- _Exercise set_
a - Translate into Spanish this sentence from the blog post on Senator Clinton's speech remark: "Frankly, I don't want the government to fill up my tank, or to do anything about my bills."
b - Continue the blog post on Senator Clinton's speech remark from the point where it stops.

Monday, February 18, 2008

Confusion About What To Be Confused About

Add me to the list of people, like Matt Yglesias, distinctly unhappy with this line from Senator Clinton last week.
Speeches don't put food on the table. Speeches don't fill up your tank, or fill up your prescription, or do anything about that stack of bills that keeps you up at night. My opponent gives speeches. I offer solutions.
But, chalk me up as being in distinct disagreement as to the actual point of disagreement. Matt says
And, clearly, speeches don't put food on the table. But it's not as if Hillary Clinton doesn't give speeches. Giving speeches is part of being a presidential candidate. Indeed, it's also part of being president. And, again, both candidates deliver speeches. So it would seem that Clinton is accusing Obama of giving speeches well.
And, indeed, it's not so much that I disagree with Matt. It's more that I find other aspects of what Senator Clinton had to say much more risible. Frankly, I don't want the government to fill up my tank, or to do anything about my bills. And I'm a fucking liberal!

This is the kind of thing that gets picked up by the wingnut factory. I don't know whether it actually was mentioned, but I can certainly see Hannity or Limbaugh taking this sort of line and twisting it into 'Hillary Clinton wants the government to pay your bills! Hillary Clinton wants to buy your gas! Hillary Clinton wants to make all your problems just go away...'

I'm a liberal. Proud of it. I think it's a fine philosophy, with solid underpinnings which are based with a pretty equal measure of realism about the way people actually are and optimism for what our society could become. But, I'm also aware that the word is pretty loaded. For better or worse, most people in America think that they're conservative, although I would definitely argue that point, since most people are in favor of things like equal rights for women and minorities, Social Security, and protection of civil liberties from bodies both corporate and public.

But, again, the reality of the situation doesn't matter against the perception, which is that most people think of themselves as 'conservative', and have an inherent distrust of the concept of 'goverment', even though the actuality is very different (what comes to mind is the old story of one of John Breaux's constituent's coming to him and telling him 'Senator, make sure you go to Washington and keep the government's hands off my Medicare!')

- _Extracted records_
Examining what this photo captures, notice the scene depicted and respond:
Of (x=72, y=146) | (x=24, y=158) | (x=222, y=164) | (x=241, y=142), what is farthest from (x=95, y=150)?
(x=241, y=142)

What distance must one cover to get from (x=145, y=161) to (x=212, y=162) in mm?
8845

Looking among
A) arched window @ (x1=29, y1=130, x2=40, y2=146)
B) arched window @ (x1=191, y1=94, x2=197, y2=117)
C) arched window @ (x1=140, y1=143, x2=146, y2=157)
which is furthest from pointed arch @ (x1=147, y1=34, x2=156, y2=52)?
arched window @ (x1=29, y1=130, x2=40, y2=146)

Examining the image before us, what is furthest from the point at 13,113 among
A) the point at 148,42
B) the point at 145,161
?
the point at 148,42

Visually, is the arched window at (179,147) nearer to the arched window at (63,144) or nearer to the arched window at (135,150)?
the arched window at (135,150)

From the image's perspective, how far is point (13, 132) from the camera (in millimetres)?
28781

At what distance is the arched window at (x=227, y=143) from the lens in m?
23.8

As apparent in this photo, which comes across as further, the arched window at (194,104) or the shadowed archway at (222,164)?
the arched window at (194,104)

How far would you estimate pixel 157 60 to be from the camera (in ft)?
==
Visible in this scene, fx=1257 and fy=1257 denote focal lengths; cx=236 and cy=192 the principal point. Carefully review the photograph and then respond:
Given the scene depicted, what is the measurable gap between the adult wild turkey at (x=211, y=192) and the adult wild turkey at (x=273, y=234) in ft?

- _Answers provided_
a - Francamente, no quiero que el gobierno me llene el tanque ni que haga nada con respecto a mis facturas.

b -
So, when Senator Clinton comes out and talks about things like how speeches don't put gas in your tank, it sounds like she's implying that her brand of government can do just that. And I don't like the sound of that. It's bad policy, something I don't really agree with - I think the job of government is to ensure equality of opportunity, not to make sure gas is cheap. But, even more seriously, it's really tone deaf to start making extravagant promises about what your administration can achieve. It's too easily parodied, too easily plays into the unjustified fears people have about liberals. And, maybe it's playing a bit too scared, but I'm still concerned about what effects such an attack could have in the fall's campaign...

1 comment:

Jenny said...

My objection to the "speeches" issue is that Obama's speeches are in fact what is needed because indeed "we are the ones we've been waiting for". Obama believes that this is OUR government, for the people and by the people. Obama's speeches are helping people believe that we can have the government we need by participating, ditching the cynicism that has kept so many independents and youth out of government in the last several years. So yeah, he gives speeches. Good ones. After I listen to Obama it makes me want to participate. After I listen to Clinton or McCain, I roll my eyes and say, "of course, that's what you want me to think that you think." Bleh.

I thought you would make the same point, but you do raise another interesting point about what it is that we want Government to do for us (or with us, if you follow Obama's rhetoric).